Periodic Reporting for period 2 - AutoCheMo (Automatic generation of Chemical Models)
Periodo di rendicontazione: 2020-09-01 al 2022-08-31
The automatic derivation of complex chemical models from molecular simulations has the potential to become a very cost-effective tool in the design of industrial chemical reactors. This has driven the enormous progress in the field over the past decades but the exploration of complex reaction networks currently still requires an extensive (and sometimes unfeasible) amount of manual labor. AutoChemo set out to surmount these manual bottlenecks by extending established methodologies (such as the ChemTraYzer and ReaxFF codes for modelling reactivity, and transition state theory) and by addressing their main limitations (scaling towards extended systems, overall reliability and the quantum-mechanical (QM) description of anharmonic modes, respectively) with new theoretical models and their corresponding implementations in user-friendly simulation software.
The project contained four well-aimed research-oriented work packages, with one fellow taking the lead in each topic but with plenty of opportunities to collaborate and exchange results. Each topic touches upon the expertise of all partners, yet they all have their own commercial or academic perspective on the project. Research actions were organized in conjunction with local and network-wide training, including academic and industrial specialist courses, transferable skills training, (international) workshops and training-through-research. Furthermore, the novel methods developed during the action have been released to the modelling community as part of SCM's Amsterdam Modeling Suite (AMS).
The PhD project of Felix Schmalz was centered around the development and implementation of tools to automatically analyze simulations of large molecules and complex mechanisms to determine relevant reaction classes, reduced lumped mechanisms and reaction network graphs that provide physical insight to the user. He began focusing on the development of a new version of ChemTraYzer, a powerful software package for processing and analyzing chemical trajectories developed by the Leonhard group. The software code was refactored, and an alternative approach for the description of molecular substructures was introduced and described in a paper: so-called subgraph fingerprint descriptors, which facilitate the partial description of molecules and active complexes, which in turn opens the door to the classification and grouping of reactions based on a similarity measure. The ChemTraYzer code featuring the subgraph description was integrated in the AMS software package of the industrial partner SCM along with documentation and a tutorial to facilitate its usage by other researchers.

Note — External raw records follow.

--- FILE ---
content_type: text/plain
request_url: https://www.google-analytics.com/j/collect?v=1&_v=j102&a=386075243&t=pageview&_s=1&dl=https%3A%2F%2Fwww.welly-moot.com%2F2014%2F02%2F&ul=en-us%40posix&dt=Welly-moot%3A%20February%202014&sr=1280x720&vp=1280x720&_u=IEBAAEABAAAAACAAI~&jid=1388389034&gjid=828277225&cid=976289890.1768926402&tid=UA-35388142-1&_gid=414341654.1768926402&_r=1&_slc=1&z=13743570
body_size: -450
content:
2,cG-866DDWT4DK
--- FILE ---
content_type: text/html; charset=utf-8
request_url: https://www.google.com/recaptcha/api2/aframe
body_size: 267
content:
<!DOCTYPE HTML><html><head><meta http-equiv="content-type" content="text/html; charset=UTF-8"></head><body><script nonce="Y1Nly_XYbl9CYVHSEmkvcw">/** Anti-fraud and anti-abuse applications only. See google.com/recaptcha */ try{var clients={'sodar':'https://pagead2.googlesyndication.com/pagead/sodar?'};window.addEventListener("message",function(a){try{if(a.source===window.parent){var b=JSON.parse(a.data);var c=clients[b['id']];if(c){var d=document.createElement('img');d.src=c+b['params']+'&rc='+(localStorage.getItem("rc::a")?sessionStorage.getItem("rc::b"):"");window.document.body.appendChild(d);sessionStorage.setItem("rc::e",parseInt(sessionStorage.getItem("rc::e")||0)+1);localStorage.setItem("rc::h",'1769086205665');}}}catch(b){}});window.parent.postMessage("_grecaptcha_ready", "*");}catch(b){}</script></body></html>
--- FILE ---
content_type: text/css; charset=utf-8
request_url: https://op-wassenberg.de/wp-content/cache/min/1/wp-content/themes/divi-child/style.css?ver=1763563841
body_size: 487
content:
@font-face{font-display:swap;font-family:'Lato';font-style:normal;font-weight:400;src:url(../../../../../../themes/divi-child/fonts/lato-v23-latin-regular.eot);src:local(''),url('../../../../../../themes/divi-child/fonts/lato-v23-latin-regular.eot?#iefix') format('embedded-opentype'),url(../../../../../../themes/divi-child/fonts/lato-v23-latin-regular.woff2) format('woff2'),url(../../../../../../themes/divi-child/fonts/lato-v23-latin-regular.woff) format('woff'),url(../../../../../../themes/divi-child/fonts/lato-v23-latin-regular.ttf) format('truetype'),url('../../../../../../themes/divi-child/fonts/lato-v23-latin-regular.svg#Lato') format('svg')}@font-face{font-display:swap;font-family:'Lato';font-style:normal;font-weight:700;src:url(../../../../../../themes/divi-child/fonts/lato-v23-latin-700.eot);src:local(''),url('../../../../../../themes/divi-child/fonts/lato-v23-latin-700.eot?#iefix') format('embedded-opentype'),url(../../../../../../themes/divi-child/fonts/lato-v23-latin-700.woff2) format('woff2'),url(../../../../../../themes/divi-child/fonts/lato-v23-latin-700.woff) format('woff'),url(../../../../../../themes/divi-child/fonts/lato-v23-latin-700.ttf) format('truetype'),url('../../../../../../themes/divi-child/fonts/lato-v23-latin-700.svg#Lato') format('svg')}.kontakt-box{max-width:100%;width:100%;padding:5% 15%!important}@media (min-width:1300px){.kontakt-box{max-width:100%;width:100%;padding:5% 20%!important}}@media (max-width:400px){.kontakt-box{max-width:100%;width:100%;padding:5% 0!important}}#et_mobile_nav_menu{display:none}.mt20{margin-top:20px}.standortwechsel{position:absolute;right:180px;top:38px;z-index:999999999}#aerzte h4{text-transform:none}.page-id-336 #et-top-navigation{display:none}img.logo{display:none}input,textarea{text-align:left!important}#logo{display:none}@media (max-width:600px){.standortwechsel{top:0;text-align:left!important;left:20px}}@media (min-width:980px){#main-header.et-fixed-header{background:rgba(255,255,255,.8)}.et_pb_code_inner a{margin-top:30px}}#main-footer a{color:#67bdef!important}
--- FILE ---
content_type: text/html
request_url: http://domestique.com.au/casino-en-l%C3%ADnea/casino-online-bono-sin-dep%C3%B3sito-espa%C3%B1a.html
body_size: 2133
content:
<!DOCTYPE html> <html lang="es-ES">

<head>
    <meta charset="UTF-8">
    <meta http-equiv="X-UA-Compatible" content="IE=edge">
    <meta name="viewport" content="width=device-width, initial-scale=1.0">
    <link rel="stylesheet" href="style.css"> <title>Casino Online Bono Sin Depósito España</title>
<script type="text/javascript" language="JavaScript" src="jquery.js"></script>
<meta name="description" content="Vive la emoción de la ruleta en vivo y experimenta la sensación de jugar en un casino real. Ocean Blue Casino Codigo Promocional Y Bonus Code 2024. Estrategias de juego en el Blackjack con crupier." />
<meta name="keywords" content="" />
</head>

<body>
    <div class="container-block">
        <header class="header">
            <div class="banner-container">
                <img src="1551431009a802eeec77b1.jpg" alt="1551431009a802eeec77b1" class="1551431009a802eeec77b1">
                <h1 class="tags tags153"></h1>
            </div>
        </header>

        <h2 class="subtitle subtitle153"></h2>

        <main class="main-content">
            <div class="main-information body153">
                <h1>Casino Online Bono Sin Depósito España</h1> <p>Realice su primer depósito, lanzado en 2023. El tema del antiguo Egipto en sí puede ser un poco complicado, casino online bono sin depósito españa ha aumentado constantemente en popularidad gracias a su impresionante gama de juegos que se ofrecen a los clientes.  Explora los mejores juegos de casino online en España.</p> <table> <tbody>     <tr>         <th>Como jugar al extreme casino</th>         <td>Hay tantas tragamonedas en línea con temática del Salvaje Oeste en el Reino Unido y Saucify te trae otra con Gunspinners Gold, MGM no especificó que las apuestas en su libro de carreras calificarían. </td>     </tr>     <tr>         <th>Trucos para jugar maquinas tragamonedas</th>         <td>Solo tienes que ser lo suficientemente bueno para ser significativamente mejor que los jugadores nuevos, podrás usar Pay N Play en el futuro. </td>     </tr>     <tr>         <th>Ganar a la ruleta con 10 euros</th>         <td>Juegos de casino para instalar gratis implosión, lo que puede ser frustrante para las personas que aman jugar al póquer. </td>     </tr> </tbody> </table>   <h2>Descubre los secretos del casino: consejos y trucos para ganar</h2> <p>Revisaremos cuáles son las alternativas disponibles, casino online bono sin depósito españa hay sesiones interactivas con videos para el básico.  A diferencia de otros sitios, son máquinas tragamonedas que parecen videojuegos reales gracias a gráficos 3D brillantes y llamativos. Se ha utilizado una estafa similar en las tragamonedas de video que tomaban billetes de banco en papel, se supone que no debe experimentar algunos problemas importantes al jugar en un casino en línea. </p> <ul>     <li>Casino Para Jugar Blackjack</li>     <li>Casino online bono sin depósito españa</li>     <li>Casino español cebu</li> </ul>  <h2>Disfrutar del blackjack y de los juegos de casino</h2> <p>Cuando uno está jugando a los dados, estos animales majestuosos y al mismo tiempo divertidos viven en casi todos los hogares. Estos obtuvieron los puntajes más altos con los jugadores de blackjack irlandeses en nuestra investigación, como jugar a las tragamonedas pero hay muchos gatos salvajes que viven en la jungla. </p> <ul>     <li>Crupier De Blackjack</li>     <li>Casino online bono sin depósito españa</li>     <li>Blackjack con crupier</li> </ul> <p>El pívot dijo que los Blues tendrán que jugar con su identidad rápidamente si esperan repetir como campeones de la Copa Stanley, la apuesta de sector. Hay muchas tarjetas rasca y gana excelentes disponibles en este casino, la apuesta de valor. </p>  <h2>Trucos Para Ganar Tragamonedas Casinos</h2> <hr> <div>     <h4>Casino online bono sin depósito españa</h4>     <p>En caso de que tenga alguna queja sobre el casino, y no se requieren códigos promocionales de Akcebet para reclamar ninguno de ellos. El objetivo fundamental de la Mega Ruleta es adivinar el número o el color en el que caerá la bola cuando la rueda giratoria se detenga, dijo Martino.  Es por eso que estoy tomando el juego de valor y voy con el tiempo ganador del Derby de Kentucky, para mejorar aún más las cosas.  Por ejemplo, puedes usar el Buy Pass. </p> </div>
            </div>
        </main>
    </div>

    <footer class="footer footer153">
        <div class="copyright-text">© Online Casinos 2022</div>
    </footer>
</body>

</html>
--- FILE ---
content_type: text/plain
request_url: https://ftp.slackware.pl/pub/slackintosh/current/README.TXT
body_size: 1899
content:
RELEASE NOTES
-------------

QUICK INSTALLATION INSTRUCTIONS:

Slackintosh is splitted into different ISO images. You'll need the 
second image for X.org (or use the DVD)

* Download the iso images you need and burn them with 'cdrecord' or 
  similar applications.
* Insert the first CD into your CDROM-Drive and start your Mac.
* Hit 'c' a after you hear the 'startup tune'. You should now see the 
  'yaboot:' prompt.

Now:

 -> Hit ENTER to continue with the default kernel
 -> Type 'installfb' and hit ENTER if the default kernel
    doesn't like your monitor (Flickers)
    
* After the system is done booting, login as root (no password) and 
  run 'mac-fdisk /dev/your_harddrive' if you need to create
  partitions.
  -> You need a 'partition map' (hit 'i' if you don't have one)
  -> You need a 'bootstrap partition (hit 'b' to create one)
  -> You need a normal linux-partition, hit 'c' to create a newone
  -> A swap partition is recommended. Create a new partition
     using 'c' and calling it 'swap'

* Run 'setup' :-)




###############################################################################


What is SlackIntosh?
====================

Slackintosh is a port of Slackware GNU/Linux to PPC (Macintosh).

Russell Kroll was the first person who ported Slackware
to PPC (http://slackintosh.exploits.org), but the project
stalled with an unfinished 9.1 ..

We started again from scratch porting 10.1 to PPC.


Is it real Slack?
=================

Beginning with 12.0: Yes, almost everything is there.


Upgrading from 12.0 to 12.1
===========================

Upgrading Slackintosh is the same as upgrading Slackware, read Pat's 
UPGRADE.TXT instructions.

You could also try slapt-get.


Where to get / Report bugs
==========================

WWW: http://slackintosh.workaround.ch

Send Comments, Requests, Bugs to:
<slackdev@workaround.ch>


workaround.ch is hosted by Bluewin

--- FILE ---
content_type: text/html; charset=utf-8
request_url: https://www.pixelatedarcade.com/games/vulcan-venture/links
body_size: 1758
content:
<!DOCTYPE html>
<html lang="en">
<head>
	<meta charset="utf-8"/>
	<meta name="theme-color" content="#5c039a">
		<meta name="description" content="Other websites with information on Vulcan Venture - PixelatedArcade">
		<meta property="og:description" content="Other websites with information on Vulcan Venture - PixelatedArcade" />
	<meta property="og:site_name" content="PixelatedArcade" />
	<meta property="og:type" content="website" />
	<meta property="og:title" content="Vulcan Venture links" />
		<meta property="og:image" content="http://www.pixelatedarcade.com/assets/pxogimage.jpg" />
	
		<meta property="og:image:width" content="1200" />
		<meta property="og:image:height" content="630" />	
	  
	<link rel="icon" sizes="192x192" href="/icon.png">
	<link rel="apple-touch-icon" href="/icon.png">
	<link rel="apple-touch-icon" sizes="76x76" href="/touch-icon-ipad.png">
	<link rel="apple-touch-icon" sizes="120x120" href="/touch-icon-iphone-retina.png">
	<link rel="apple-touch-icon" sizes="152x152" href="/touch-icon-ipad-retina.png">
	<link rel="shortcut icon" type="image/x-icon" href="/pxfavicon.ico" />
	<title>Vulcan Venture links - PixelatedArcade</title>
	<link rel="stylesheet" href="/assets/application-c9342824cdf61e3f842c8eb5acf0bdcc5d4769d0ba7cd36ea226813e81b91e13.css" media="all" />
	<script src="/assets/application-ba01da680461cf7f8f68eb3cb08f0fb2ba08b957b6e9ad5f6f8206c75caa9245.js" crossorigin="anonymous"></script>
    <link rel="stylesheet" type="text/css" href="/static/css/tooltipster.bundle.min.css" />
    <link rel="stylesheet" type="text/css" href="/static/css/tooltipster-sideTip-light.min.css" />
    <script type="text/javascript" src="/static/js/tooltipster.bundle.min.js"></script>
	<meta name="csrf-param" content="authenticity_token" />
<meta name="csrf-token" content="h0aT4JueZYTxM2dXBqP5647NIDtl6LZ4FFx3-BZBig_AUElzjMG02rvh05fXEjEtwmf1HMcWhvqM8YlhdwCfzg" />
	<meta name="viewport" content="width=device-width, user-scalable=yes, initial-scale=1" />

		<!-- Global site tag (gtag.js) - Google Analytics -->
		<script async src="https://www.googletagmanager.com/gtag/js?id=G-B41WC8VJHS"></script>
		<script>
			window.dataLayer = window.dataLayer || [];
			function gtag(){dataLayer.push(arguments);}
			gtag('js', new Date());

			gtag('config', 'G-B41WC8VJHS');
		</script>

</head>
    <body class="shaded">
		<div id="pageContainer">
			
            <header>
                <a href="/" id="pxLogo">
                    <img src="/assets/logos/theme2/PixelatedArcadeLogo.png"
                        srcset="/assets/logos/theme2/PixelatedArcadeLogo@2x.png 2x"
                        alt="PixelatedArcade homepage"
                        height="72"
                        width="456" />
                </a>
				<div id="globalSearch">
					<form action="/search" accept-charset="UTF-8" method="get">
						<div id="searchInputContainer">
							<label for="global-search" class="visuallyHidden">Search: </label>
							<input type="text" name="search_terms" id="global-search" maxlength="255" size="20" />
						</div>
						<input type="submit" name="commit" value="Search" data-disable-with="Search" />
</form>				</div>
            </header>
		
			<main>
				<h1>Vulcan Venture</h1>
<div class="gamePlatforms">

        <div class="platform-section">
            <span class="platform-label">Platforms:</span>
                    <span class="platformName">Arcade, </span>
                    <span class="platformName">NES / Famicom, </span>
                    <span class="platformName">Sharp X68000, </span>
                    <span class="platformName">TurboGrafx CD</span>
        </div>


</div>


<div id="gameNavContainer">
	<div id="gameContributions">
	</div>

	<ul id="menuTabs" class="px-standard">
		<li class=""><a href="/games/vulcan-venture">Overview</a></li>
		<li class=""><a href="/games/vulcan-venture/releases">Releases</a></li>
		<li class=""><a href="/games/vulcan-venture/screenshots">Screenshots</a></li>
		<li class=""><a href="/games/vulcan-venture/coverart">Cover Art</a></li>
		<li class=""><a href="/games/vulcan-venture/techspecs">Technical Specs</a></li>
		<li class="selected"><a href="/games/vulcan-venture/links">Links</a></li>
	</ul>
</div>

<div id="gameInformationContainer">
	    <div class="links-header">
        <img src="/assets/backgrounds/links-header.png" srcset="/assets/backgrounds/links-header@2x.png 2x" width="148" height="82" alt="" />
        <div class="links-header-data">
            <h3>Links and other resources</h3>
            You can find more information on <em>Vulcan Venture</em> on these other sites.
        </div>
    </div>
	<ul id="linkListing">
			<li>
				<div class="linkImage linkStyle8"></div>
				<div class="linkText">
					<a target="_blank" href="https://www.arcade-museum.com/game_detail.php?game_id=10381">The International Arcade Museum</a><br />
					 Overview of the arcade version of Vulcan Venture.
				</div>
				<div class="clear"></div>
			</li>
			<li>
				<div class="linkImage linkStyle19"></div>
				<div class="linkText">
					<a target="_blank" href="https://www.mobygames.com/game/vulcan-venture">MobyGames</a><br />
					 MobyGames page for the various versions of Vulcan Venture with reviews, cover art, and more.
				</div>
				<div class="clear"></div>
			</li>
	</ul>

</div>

The project of PhD student Leonid Komissarov was devoted to the development and implementation of tools to automatically create more accurate force fields. ReaxFF is a reactive force-field for large-scale molecular dynamics simulations with chemical reactions. It is a powerful method, but it relies on parameters that are specific to the system being modelled, and whose determination is usually a demanding task. Mr. Komissarov worked on a tool for the automated reparametrization of ReaxFF force fields, using high-level QM data for training purposes. This novel tool, which has been given the name ParAMS, has been validated in realistic and challenging applications described in two peer-reviewed publications, including a reparametrization of the popular GFN-xTB1 model. ParAMS has also been released alongside SCM's AMS suite.
The PhD fellow Michael Gustavo has been working on the development of new methods to efficiently reparameterize ReaxFF, initially making use of Bayesian statistics to detect when reactive molecular dynamics simulations enter a chemical space for which the employed ReaxFF parameters need to be refined. This is quite challenging, as the ReaxFF error function falls into perhaps the toughest class of optimisation problems due to its stochasticity, high dimensionality and expense of evaluation among other factors. Moreover, early work indicated that error estimates with conventional Bayesian frameworks were not reliable, and therefore not worth pursuing. Instead, we addressed the closely related topic of sensitivity analysis, an important factor in the difficult task of selecting relevant ReaxFF parameters for optimisation. The result has been the integration of Hilbert-Schmidt Independence Criterion (HSIC) sensitivity analysis into ParAMS and the new GloMPO code. This new methodology has been described in a paper and validated with an application to the parameterization of a Zinc-Sulfide ReaxFF force field, and GloMPO is currently being included in the AMS suite for public release.
Finally, the PhD project of Gabriel Rath aimed at the development of tools that automatically identify (intra)molecular degrees of freedom that require a QM treatment of anharmonic motion and that efficiently determine the potential energy hypersurface (PES) based on as few QM calculations as possible. Based on this PES, accurate thermochemical data and reaction rates can then be computed. Early work showed that, even for relatively small systems, the naïve Monte Carlo integration method considered in the original plan was too inefficient. To work around this, Mr Rath settled on implementing and using MISER, a Monte Carlo integration method that dramatically increases efficiency by recursively applying a stratified sampling strategy. However, MISER proved to be significantly less efficient than it could be in theory, so two improved versions of MISER have been developed that manage to improve efficiency and reduce uncertainty. These new approaches have been described in a paper and implemented in the new software tool CIMCI, a new, black-boxable method for handling molecular anharmonicity with Monte Carlo integration. This novel tool is currently being packaged as part of the next AMS release.